In the new paper, Spiegelman – who is again the senior author – and his team showed that irisin fits the bill for such a hormone. In their experiments, Spiegelman and his team started by looking at which genes were influenced by a transcription activator that is known to mediate some of the beneficial effects of exercise: PGC1-alpha. Among the genes they identified was the membrane protein FNDC5. Part of the full-length FNDC5, in turn, is cut and secreted from the membrane as a signaling hormone – which Spiegelman and his team named irisin after the Greek messenger goddess Iris.

Sedentary, obese mice that were treated with irisin for 10 days improved their blood sugar and glucose values, and lost some weight. The work has obvious commercial potential, and that potential is being tapped by Boston-based start-up Ember Therapeutics Inc. The company was co-founded by Spiegelman.

"There are two brown fat cell lineages," Ember president and interim CEO Lou Tartaglia told BioWorld Today. One type is "pretty adipose-like" – essentially, a white fat cell running a different gene expression program. The other looks the same, but is descended from a different cell lineage developmentally. Irisin appears to work on the former type of cell, expressing brown fat-like gene expression programs in white fat cells. The hormone did not appear to have major effects on existing brown fat cells, presumably because they are already running the gene expression program that irisin would induce.
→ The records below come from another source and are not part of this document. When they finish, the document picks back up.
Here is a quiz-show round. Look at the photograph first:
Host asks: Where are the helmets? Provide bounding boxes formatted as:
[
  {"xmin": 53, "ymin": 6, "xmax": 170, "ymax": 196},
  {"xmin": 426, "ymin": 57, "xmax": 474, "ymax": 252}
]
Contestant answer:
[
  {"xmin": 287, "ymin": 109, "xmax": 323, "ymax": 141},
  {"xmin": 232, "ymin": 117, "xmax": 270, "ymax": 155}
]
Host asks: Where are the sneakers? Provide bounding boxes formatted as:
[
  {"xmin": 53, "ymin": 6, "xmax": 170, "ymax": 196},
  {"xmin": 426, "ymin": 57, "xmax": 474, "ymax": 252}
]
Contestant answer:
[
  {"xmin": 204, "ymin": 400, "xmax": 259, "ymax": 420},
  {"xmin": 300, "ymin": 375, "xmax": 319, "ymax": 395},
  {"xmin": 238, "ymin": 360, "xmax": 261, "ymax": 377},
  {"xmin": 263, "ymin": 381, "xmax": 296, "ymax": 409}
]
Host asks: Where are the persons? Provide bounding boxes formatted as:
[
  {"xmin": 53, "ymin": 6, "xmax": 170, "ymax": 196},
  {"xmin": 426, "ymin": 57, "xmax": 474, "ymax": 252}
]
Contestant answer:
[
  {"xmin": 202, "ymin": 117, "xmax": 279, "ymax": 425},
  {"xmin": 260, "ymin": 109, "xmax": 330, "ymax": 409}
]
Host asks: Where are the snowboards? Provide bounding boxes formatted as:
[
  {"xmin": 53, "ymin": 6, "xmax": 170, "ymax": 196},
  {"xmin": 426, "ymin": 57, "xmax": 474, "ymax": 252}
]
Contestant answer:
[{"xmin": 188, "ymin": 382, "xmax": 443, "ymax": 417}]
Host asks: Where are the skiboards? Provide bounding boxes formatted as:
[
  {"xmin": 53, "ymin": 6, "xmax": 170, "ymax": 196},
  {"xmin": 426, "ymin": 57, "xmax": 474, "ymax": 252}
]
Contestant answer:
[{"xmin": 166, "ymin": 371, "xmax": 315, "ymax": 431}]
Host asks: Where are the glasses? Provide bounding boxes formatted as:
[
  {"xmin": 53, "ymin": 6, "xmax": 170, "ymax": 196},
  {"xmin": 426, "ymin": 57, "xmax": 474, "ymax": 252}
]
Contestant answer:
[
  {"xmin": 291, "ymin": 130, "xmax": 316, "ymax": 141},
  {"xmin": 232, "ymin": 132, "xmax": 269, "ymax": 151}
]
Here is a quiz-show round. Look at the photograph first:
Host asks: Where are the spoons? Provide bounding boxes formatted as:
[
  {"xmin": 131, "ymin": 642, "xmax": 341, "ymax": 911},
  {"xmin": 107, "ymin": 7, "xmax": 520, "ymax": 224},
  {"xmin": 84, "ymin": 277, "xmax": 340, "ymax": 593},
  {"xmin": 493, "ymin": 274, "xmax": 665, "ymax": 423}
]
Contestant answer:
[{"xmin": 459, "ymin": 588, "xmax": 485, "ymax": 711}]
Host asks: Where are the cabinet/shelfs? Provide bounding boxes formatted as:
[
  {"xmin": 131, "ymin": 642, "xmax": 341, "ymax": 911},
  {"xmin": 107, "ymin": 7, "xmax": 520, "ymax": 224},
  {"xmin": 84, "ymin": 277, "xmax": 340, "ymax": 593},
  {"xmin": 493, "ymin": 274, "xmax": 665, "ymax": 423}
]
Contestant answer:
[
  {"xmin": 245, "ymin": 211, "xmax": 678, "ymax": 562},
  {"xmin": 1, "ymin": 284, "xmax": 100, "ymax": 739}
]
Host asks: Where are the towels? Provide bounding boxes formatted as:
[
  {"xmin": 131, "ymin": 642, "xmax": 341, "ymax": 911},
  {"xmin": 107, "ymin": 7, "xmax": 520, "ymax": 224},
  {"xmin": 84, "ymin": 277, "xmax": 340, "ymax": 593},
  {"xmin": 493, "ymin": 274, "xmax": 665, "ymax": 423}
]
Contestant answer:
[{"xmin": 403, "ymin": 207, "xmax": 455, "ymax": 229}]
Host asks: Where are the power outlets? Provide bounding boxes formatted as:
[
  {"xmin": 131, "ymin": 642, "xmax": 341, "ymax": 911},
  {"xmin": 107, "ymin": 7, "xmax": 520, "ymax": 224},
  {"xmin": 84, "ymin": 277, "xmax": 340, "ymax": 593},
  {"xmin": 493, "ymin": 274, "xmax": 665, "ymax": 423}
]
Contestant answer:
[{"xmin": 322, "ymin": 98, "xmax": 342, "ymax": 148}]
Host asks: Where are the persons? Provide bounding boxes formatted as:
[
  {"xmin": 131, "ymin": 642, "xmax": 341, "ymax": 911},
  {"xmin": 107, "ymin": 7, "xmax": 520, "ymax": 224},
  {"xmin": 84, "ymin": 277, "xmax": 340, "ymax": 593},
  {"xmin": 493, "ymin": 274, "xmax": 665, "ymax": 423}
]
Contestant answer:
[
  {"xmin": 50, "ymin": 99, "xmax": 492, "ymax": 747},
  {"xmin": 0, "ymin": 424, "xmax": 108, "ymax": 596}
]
Ember, which got its official start last December with a $34 million Series A financing from Third Rock Ventures LLC, has an exclusive license to irisin, though the work now published in Nature was funded by academic grants, not through the company.

Ember is developing anti-obesity therapeutics based on irisin, as well as potential diabetes drugs that are also based on work out of Spiegelman's lab. (See BioWorld Today, July 22, 2010, and Dec. 15, 2011.)

Tartaglia said that Ember's management hopes to be ready for an investigational new drug application filing some time in 2014, but did not want to narrow down the possible date any more than that – partly because the company plans to run preclinical studies in primates as well as in rodents, and finding the best primate model can take time.

"Brown fat is very different in different mammals," he said, and although "it's good to do initial studies in the rodent to get a sense of what's going on," the best chances for success come from picking a good primate model and making sure an approach has good efficacy there, as well as in rodents. Although in at least one respect, irisin is impressively similar in mice and the primate homo sapiens: while the DNA sequences of the two species are 85 percent identical on the average, for irisin they are 100 percent identical.